Kiley Fitzgerald: Dot native performed her one-woman show “I Am My Mother’s Daughter” last week at the ImprovBoston stage in the North End. Photo by Mike DeehanKiley Fitzgerald: Dot native performed her one-woman show “I Am My Mother’s Daughter” last week at the ImprovBoston stage in the North End. Photo by Mike Deehan

Kiley Fitzgerald has gone from school plays on the stage of the old St. Mark’s School to Chicago’s Second City theater and around the Caribbean as comedic cruise entertainment. A new performance brings Fitzgerald back home to Boston, and though the theater may be in the North End, Fitzgerald’s stories and memories are plucked straight from her time growing up in Dorchester.

Fitzgerald stars in “I Am My Mother’s Daughter,” her new one-woman show centered around her youth and family’s experience in the neighborhood.

“I’m a pretty average, ordinary person. But my family… is just super colorful,” Fitzgerald told the Reporter last week after a 10 p.m. performance at ImprovBoston’s Hanover Street theater.

An alumna of the ImprovBoston group, Fitzgerald teaches acting and improv when not performing herself.
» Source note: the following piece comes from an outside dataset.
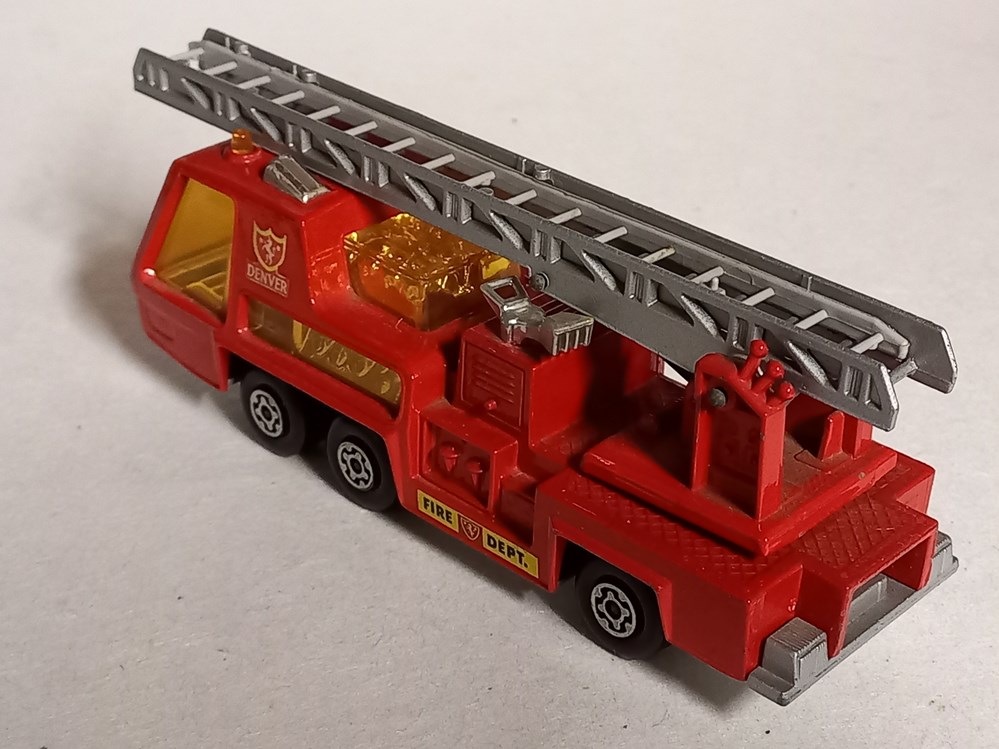 Fire Tender modeles reduits voitures fire tender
Locals may get a kick out of the new show, which features Fitzgerald’s dead-on impression of her working class peers from the neighborhood.

“People from Dorchester love hearing stuff about where they’re from because they don’t often hear it in a positive light ever,” Fitzgerald said. The actress admits that few Dorchester people come out regularly to the ImprovBoston, but that the family-based humor is universal. Still, there are plenty of inside jokes to be found by those with experience in the neighborhood.

“If you know that phrase ‘what parish are you from?’ They love that. And I just wish I had more to say about Dorchester in general because I have a very different opinion of it than a lot of other people. I see it as a pretty great place to have grown up - just gangs of kids rolling through the streets playing kickball all the time,” Fitzgerald said.

Fitzgerald said the inspiration for the autobiographical show comes from the reactions she’s received when telling stories about her youth.

“I would just do this impression of my mother and that impression just seems to be the thing to be the thing that people really want to see and when I’m hanging out [at the theater] after hours talking. They can’t believe the stories,” she said. Tales about her mother’s boyfriends, grandmother’s eccentricities and her step-father’s reputation for drinking all make it into “I Am My Mother’s Daughter.” Fitzgerald said she only excluded the name of one of her mother’s boyfriends from the script, and that the show is otherwise all out there.

Fitzgerald sees being raised by a single mother in working-class Dorchester neighborhoods as a positive. Much of the softer side of her show, beyond the strong language and elaborate stories, focuses on her mother’s struggle to raise her children right.

“I’m one of those people that’ll say something like ‘Oh, my God, there was leaking everywhere and there were bugs,’ and I’m like ‘it was the best!’ For some reason, things that normal people would find to be bad situations, I actually love them,” Fitzgerald said. “Yeah, the power went out, there’s a guy trying to get in the house. It was so fun! I don’t know, they were positive to me.”